• [EJERCICIOS]:
1 – ¿Concuerdan con el texto sobre el mar y el pan estas afirmaciones? (a) Quien narra usó marcadores para trazar sendas en el mapa. (b) Quien narra hacía pan en el mall de Cherry Creek. (c) El café del que se habla es de grano molido. Responde sí o no a cada una y cita textualmente las palabras decisivas del texto.
2 – ¿Puedes actualizar un pasaje del texto sobre el mar y el pan cambiando "olivas" por "aceitunas"? Empieza en las palabras "Quise usar marcadores" y termina después de "la espalda sudada.".
3 – ¿Cómo sigue el texto sobre el mar y el pan? Escribe su continuación a partir de la última oración.

• [TEXTO]:
Claudio Ferrufino-Coqueugniot
Rompe el mar cántabro, atemoriza mi timidez andina. Colores transparentes que no son colores; espumas, nubes caídas, fascinadas de sí mismas, se diluyen en el agua. Rugidos de bestia, olas que arrebatan amigos y los engullen sin misericordia y menos cronología. Los secuestró y nadie sabe más futuro, si viven a la vera de Neptuno o se han convertido en algas, de las extensas, negruzcas, trepadoras del fondo del océano.
Maleta
abierta, apenas ropa, no que vaya a andar desnudo, ni Adán ni Eva ni Krakatoa.
Simple equipaje ligero, mapa de dos metros con lugares señalados en memoria.
Quise usar marcadores y trazar sendas pero tengo un delicado prurito de no
dañar el papel. Corto rodajas de pan campesino de masa madre y pienso en Louis
Le Nain. Nada como el pan casero, boules redondos semejantes a media pelota de
fútbol, delgadas y llanas focaccias cubiertas de cheddar y jalapeño. Cada año
me digo que he de hacer pan, porque lo hacía en el mall de Cherry Creek, en la
vitrina, a vista y curiosidad de los clientes. Hace mucho. Cada enero prometo
meter las manos en la harina y cada vez me arrebatan tantas cosas que se secan
las olivas, agrían las pasas y enmohecen los tomates asoleados. Una de las
hermosas profesiones. Los panaderos de ayer agarraban grandes trozos amasados y
los golpeaban en el lomo, con dos manos, hacia atrás, sobre la espalda sudada.
Sería manera de añadir sal, habilidades secretas, vicio. Arrancar del gran
pedazo fragmentos, fabricar bolitas y aplastarlas hasta producir tortillas.
Trozos de queso esparcidos encima, horno de barro o de ladrillo refractario,
poema, escultura, sinfonía, orgasmo.
Prosaica
actividad de medir detergente, meter toallas y poleras al lavarropas, cerrar
persianas porque los albañiles del edificio de al lado ya alcanzan mi piso y
encienden grandes farolas. Café instantáneo que no hay otro. Atisbos de placer
no placer mismo. Velocidad, angurria de atrapar el instante lo antes posible.

• [DATOS PROPORCIONADOS]:
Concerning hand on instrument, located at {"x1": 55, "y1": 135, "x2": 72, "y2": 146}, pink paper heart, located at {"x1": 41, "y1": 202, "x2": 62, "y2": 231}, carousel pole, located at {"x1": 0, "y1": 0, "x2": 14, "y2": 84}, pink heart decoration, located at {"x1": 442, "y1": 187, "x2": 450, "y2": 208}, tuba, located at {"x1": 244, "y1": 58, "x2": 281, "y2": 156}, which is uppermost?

• [RESPUESTAS]:
1 –
(a) No: "Quise usar marcadores y trazar sendas pero tengo un delicado prurito de no dañar el papel."
(b) Sí: "lo hacía en el mall de Cherry Creek"
(c) No: "Café instantáneo que no hay otro."

2 –
Quise usar marcadores y trazar sendas pero tengo un delicado prurito de no
dañar el papel. Corto rodajas de pan campesino de masa madre y pienso en Louis
Le Nain. Nada como el pan casero, boules redondos semejantes a media pelota de
fútbol, delgadas y llanas focaccias cubiertas de cheddar y jalapeño. Cada año
me digo que he de hacer pan, porque lo hacía en el mall de Cherry Creek, en la
vitrina, a vista y curiosidad de los clientes. Hace mucho. Cada enero prometo
meter las manos en la harina y cada vez me arrebatan tantas cosas que se secan
las aceitunas, agrían las pasas y enmohecen los tomates asoleados. Una de las
hermosas profesiones. Los panaderos de ayer agarraban grandes trozos amasados y
los golpeaban en el lomo, con dos manos, hacia atrás, sobre la espalda sudada.

3 –
He pensado en decorados carromatos gitanos en campos de Albion; faros titilando
en el gris del norte sueco, cuando ya los barcos se han ahogado y arrojan
burbujas de moribunda anguila. He pensado en el Congo siempre violento. Leí las
notas de Ernesto Guevara, tragedia africana, frágiles botes que destrozan
fauces de hipopótamo. El cobarde Kabila, la tremenda sentencia del comandante
argentino-cubano que ellos, del Congo ellos, no eran buenos soldados. Mungo
Park contemporáneo, frágil lunar blanco en medio del escorbuto, hemorragia
vegetal y gorilas con hombros de plata. Pigmeos. ¿Hombre o fruta? El sol se
pone solo porque no desea ver más; crepúsculo triste para tierra desolada.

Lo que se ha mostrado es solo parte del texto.